- Complete the following
a) In the court record, update the passage from "Assuntina Laura Sabbarese" to "Summer Lawyers (Plaintiff)", putting "Unrepresented" in place of "In person".
b) According to the court record, which judge heard the case?
c) Resume the court record on The Trust Company (PTAL) Limited v Penna from where it stops.

- Page text
Last Updated: 20 January 2020



Supreme Court
New South Wales

Case Name:
The Trust Company (PTAL) Limited v Penna
Medium Neutral Citation:
Hearing Date(s):
17 January 2020
Date of Orders:
17 January 2020
Decision Date:
20 January 2020
Jurisdiction:
Common Law
Before:
Ierace J
Decision:
Application for a further stay of the writ of possession due to be executed on Monday 20 January 2020 is refused.
Catchwords:
LAND LAW – possession – application for stay of execution of writ of possession – application refused
Cases Cited:
The Trust Company (PTAL) Limited v Penna [2019] NSWSC 1809
The Trust Company (PTAL) Limited v Penna [2019] NSWSC 1883
Category:
Procedural and other rulings
Parties:
The Trust Company (PTAL) Limited (Plaintiff)
Giulia Penna (First Defendant)
Carmela Dox (Second Defendant)
Assuntina Laura Sabbarese (Second Defendant)
Representation:
Counsel:
M Castle (Plaintiff)
In person (First Defendant)

Solicitors:
Summer Lawyers (Plaintiff)

- Collected material
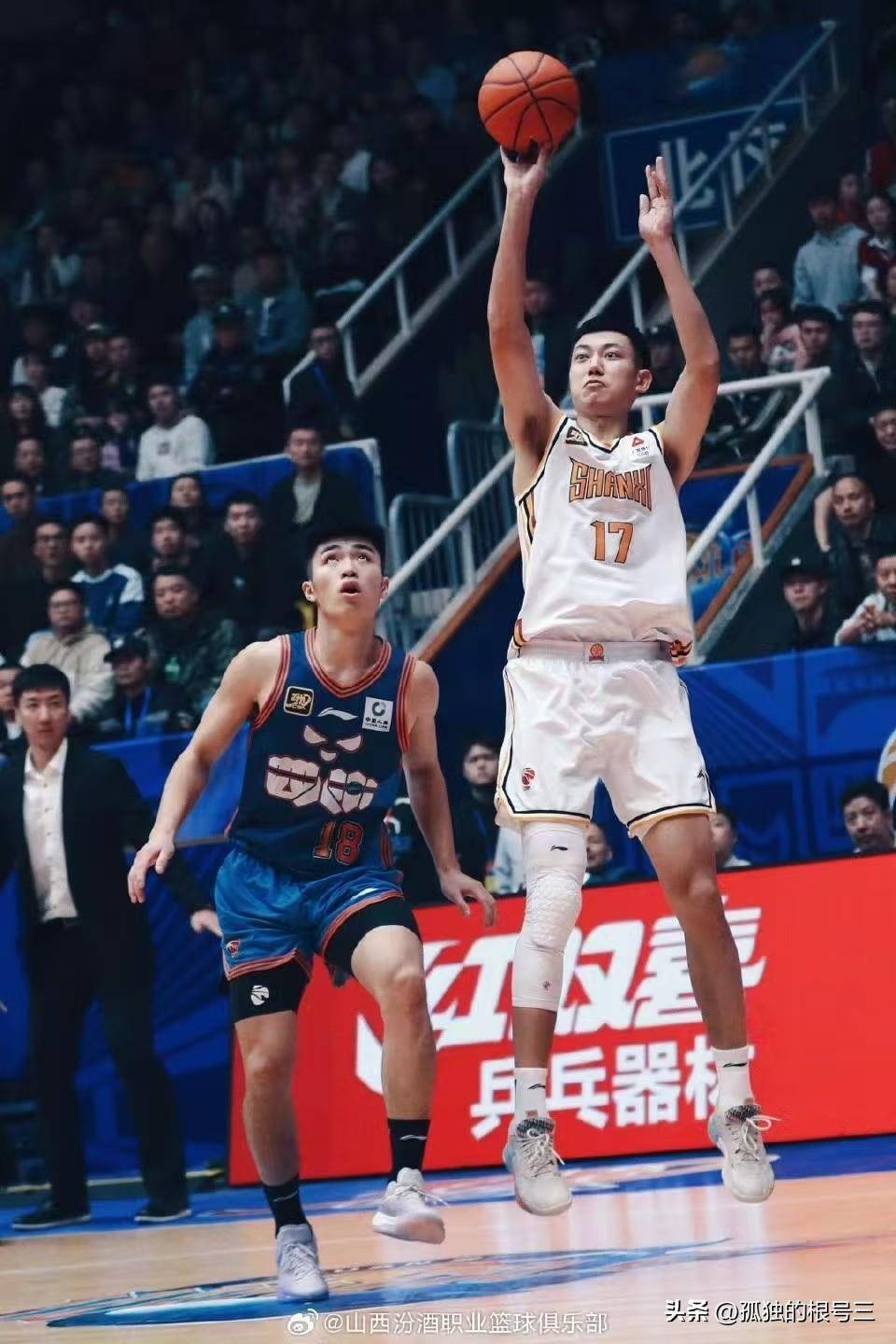 江苏男篮再胜山西队,追赶前列 江苏男篮再胜山西队,追赶前列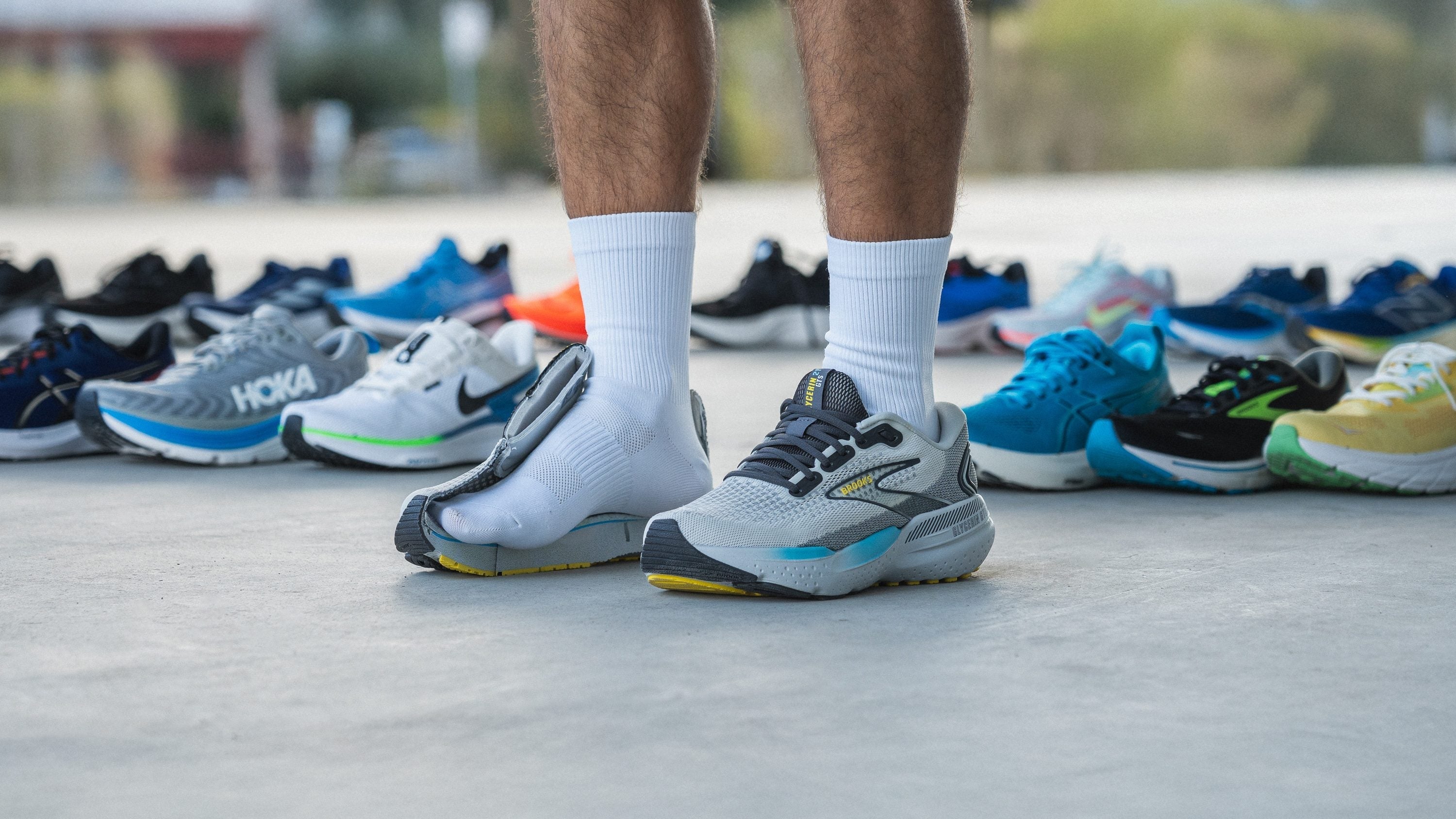 Best Shoes for Plantar Fasciitis Men - Grand Goldman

- Responses by item number
a)
Assuntina Laura Sabbarese (Second Defendant)
Representation:
Counsel:
M Castle (Plaintiff)
Unrepresented (First Defendant)

Solicitors:
Summer Lawyers (Plaintiff)

b) Ierace J

c)
File Number(s):
2019/100619

JUDGMENT

  1. HIS HONOUR: On Friday 17 December 2020, I made orders refusing an application by Giulia Penna, the first defendant to the proceedings (“the defendant”), seeking a stay of a writ of possession by way of a notice of motion dated 14 January 2020, which was set to occur at 9.30am on Monday 20 January 2020. I now publish my reasons.
  2. The history of this matter is set out in two judgments concerning earlier applications by the defendant for a stay of execution of the writ of possession: see The Trust Company (PTAL) Limited v Penna [2019] NSWSC 1809 (Lonergan J) and The Trust Company (PTAL) Limited v Penna [2019] NSWSC 1883 (Beech-Jones J). That being so, it is unnecessary to provide a history, other than the milestones, of the matter.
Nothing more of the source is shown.